I do think that setup is wasting kernel cpu cycles but that's a somewhat orthagonal
discussion :)
> >
> > Setting the child quota/period only makes sense when setting it smaller than
> > the parent.
>
> As mentioned above, in the use case of kublet, it's much easier to always
> set the child quota/period, than to only set it when it is different
> (i.e. smaller)
> than the parent.
>
> >
> > Also, in order to hit this problem you need to have many hundreds of children, in
> > my experience. In that case it makes even less sense to write the same quota/preiod
> > as the parent into each of the children.
>
> Here is a problematic scenario:
> The parent cgroup have 1000 children with a small quota/period, and after a
> few minutes, kubelet wants to add one additional child with the same
> quota/period.
> This bug could prevent kubelet from setting that one additional child
> successfully.
>
>
> Thanks a lot for taking time reviewing and responding the patch Phil!
> Really appreciate it.

## TASK LIST:
1. From the thread on child cgroup quota/period, list every sentence that is quoted at the deeper level, marked with two angle brackets.
2. Please write the next part of the thread on child cgroup quota/period, picking up right after its final sentence.

[Scene question records]
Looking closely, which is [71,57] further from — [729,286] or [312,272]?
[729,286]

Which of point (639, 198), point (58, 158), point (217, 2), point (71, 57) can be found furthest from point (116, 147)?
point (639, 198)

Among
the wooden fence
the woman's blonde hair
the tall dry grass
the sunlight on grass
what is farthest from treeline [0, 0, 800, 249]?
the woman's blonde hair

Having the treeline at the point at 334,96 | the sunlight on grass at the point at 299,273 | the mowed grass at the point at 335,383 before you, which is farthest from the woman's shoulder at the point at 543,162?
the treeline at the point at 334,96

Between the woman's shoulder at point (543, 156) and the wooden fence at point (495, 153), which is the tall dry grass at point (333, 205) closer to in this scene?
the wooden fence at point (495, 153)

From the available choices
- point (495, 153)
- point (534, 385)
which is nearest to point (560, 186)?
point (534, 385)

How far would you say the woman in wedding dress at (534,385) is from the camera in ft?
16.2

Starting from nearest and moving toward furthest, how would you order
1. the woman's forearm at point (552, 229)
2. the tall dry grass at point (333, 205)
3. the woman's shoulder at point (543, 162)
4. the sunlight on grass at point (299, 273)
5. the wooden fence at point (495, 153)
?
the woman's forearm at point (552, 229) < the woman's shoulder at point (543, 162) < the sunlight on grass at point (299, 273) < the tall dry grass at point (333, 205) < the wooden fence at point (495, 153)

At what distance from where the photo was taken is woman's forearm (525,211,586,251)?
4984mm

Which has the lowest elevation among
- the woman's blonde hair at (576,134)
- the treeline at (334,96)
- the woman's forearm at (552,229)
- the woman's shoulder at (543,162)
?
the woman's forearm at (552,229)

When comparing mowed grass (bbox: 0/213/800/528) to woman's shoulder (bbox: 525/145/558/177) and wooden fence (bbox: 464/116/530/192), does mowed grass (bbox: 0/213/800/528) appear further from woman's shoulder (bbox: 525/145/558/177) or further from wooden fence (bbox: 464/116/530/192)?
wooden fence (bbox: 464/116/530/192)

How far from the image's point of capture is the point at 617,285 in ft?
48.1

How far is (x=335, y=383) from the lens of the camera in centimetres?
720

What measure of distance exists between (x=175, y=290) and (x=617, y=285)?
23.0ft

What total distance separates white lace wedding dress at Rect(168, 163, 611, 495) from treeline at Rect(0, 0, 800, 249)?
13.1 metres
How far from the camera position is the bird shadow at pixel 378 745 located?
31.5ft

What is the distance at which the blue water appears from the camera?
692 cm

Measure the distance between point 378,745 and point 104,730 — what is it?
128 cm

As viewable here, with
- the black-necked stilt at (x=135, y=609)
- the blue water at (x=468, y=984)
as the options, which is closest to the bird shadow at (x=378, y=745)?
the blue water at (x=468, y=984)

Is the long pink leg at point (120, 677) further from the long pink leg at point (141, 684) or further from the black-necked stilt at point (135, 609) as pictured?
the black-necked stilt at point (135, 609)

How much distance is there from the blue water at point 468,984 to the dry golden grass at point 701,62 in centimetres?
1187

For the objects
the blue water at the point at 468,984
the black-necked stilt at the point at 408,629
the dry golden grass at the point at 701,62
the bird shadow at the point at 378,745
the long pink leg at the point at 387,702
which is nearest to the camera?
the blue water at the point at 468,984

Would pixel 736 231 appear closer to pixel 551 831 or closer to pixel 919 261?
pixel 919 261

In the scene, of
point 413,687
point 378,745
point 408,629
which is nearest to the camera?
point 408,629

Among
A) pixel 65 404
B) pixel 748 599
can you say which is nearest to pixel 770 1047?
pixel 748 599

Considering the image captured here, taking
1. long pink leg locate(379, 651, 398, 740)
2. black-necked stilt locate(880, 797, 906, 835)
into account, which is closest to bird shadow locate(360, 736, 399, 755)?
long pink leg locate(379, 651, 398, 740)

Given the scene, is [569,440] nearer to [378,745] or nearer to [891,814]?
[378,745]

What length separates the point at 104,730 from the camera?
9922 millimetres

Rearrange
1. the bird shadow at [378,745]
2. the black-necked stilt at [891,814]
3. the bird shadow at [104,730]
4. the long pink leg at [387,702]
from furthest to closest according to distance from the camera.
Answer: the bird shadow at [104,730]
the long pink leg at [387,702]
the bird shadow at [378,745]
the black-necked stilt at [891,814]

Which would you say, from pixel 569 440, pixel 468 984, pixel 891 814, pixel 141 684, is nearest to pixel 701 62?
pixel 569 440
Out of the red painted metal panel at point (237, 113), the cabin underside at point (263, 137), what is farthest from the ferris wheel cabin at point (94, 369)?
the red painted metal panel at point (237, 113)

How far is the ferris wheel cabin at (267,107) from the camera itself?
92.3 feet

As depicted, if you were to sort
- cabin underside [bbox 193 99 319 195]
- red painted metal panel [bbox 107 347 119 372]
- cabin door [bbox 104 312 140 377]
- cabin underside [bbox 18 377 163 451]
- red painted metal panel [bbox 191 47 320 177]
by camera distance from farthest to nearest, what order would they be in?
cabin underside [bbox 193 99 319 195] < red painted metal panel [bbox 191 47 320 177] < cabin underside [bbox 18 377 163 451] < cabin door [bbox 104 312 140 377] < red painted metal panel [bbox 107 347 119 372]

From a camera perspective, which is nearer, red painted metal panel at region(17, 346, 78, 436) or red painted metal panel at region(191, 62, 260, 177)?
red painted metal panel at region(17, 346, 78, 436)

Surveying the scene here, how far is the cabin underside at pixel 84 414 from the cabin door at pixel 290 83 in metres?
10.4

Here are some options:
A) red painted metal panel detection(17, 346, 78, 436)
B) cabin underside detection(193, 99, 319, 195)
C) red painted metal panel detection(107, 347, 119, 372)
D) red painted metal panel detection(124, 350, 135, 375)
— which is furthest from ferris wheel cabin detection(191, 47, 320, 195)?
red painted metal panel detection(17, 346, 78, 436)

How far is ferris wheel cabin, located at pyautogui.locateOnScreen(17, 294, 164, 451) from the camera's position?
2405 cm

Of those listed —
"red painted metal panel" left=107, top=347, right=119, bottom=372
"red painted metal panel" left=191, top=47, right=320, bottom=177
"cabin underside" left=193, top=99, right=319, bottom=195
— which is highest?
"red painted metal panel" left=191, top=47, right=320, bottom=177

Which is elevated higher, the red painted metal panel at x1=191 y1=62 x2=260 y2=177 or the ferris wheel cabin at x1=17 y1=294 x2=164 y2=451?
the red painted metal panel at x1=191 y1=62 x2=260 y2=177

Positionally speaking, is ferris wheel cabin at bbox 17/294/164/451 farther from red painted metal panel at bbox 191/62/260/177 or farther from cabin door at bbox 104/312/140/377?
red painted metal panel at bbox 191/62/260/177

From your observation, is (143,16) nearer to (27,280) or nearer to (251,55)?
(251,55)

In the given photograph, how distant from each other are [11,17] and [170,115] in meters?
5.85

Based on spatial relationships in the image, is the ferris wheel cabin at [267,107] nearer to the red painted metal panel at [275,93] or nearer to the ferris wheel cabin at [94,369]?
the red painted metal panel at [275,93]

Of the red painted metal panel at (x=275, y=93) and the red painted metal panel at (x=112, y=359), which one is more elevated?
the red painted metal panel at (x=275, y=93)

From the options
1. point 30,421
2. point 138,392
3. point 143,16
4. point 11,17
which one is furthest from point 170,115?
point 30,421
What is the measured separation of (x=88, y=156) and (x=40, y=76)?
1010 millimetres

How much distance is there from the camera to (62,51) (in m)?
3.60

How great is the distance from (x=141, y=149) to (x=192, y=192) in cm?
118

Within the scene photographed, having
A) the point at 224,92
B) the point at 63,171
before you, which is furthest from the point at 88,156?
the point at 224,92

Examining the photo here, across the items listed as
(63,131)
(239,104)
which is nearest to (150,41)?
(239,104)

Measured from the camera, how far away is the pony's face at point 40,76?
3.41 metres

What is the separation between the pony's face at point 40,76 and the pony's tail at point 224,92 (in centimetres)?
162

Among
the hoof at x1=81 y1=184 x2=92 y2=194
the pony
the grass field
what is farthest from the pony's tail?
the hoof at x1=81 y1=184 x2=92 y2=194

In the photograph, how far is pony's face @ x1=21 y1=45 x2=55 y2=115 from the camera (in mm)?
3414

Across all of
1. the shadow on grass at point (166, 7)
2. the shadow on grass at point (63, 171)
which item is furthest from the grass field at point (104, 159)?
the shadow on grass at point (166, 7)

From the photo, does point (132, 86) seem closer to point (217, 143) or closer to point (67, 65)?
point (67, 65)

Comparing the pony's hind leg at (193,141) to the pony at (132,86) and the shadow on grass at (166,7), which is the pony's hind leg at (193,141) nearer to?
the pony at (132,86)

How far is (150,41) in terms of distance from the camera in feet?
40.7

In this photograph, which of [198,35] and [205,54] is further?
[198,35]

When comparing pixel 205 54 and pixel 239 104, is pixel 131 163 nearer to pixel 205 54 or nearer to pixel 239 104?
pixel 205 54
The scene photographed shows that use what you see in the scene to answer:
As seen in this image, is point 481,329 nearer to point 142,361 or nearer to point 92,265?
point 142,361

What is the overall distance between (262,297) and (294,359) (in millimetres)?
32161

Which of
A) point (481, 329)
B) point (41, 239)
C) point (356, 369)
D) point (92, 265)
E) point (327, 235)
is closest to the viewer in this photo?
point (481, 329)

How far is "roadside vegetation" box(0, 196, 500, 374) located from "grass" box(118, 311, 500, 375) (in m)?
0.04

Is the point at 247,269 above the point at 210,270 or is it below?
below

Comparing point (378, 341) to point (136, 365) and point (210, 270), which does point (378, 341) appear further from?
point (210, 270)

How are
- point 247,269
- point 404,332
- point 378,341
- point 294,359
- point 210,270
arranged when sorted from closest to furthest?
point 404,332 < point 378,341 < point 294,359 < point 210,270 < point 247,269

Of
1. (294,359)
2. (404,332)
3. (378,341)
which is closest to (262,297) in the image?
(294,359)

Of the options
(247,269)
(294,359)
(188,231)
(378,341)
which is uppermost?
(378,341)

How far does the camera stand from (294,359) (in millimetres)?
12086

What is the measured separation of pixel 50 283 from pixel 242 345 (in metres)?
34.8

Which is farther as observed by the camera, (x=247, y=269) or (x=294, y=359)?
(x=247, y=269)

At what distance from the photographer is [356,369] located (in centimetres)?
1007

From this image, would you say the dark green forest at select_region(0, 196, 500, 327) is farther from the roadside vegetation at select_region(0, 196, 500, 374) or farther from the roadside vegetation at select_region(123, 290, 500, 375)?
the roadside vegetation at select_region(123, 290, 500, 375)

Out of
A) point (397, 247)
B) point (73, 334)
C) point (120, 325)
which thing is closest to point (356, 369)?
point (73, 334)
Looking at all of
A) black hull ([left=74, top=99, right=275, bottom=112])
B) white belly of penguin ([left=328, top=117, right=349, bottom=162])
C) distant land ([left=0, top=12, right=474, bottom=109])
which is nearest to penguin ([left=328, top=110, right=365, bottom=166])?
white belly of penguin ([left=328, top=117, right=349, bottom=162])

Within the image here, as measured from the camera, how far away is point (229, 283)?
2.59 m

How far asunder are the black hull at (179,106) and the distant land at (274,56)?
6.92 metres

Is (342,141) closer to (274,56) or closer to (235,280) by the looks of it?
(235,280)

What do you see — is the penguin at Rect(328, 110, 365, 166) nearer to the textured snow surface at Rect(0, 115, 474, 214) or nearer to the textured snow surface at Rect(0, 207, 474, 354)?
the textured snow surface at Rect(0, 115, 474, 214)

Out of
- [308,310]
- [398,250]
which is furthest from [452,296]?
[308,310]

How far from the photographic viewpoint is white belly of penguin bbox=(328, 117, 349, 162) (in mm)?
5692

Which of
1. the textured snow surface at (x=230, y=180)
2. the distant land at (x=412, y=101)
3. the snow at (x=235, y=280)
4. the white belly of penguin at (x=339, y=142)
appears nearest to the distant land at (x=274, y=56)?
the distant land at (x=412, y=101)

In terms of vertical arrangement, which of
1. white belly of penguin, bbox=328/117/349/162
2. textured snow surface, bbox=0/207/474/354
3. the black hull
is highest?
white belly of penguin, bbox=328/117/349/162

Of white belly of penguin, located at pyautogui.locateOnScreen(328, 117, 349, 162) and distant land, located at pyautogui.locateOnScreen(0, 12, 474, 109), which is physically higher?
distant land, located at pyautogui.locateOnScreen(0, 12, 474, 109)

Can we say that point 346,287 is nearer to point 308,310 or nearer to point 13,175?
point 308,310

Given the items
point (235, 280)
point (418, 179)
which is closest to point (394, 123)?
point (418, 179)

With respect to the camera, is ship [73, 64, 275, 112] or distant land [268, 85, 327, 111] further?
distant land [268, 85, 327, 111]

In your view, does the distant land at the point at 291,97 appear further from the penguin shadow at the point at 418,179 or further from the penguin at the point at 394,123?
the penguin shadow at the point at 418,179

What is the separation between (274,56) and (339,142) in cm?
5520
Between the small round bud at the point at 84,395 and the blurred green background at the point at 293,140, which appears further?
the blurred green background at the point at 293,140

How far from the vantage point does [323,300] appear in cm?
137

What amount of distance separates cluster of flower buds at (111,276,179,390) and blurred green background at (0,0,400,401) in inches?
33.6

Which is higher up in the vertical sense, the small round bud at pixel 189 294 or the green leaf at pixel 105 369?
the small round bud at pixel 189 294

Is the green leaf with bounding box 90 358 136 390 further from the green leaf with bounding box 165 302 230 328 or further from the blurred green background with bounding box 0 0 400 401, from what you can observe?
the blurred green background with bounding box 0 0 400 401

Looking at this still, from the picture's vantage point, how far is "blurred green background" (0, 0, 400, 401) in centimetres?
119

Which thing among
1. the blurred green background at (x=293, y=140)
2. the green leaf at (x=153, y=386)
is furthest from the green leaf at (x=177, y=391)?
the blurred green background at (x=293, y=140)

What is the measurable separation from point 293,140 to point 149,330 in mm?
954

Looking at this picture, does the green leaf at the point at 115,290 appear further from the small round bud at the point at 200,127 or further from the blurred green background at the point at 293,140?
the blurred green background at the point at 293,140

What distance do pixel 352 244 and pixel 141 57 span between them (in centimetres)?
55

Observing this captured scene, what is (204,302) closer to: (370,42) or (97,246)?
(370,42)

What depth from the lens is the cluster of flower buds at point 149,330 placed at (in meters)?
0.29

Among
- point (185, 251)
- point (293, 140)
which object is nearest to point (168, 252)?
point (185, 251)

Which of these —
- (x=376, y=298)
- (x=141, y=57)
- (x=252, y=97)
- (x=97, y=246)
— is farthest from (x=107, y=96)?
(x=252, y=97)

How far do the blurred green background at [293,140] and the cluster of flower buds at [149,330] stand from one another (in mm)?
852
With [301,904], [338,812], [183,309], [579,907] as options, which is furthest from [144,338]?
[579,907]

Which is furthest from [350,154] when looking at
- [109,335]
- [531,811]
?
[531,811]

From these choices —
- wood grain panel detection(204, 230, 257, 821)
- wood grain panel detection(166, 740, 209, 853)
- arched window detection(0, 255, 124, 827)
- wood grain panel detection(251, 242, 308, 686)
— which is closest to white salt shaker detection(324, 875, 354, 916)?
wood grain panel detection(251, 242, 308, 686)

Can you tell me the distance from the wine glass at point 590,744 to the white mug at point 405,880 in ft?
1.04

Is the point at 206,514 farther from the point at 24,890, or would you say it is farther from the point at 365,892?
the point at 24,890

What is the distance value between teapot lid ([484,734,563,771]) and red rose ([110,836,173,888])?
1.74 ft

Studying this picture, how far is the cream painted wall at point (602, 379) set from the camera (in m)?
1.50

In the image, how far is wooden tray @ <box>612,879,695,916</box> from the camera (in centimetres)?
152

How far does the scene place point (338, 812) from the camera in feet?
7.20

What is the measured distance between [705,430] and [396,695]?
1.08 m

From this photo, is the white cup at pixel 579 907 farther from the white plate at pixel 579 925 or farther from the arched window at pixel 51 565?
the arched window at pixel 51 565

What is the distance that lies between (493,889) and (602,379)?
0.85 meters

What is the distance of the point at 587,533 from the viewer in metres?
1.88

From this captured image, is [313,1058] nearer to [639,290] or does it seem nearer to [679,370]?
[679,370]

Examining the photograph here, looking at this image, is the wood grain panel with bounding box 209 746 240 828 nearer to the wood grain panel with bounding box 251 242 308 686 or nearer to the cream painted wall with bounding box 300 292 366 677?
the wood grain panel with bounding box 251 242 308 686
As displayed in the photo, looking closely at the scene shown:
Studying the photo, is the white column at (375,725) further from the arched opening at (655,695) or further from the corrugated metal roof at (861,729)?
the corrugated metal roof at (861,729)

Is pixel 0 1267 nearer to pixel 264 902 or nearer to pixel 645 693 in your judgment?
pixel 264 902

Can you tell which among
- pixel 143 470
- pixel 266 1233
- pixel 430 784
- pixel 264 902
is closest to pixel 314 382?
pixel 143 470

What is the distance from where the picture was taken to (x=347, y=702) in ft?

## PER-TASK OUTPUTS:
1.
- Setting the child quota/period only makes sense when setting it smaller than the parent.
- Also, in order to hit this problem you need to have many hundreds of children, in my experience.
- In that case it makes even less sense to write the same quota/preiod as the parent into each of the children.

2.
>
Sure thing. Thanks for tracking it down. I'll try to test this on my original
reproducer when I have a chance. I don't foresee any issues though, so for now:
Acked-by: Phil Auld <pauld@xxxxxxxxxx>
Cheers,
Phil
> Best regards,
> Xuewei
>
> >
> > Or there is something else causing the timer to take too long to run...
> >
> >
> > I agree that if we are taking > 1/2s to run do_sched_cfs_period_timer() it may
> > not matter, as I said above.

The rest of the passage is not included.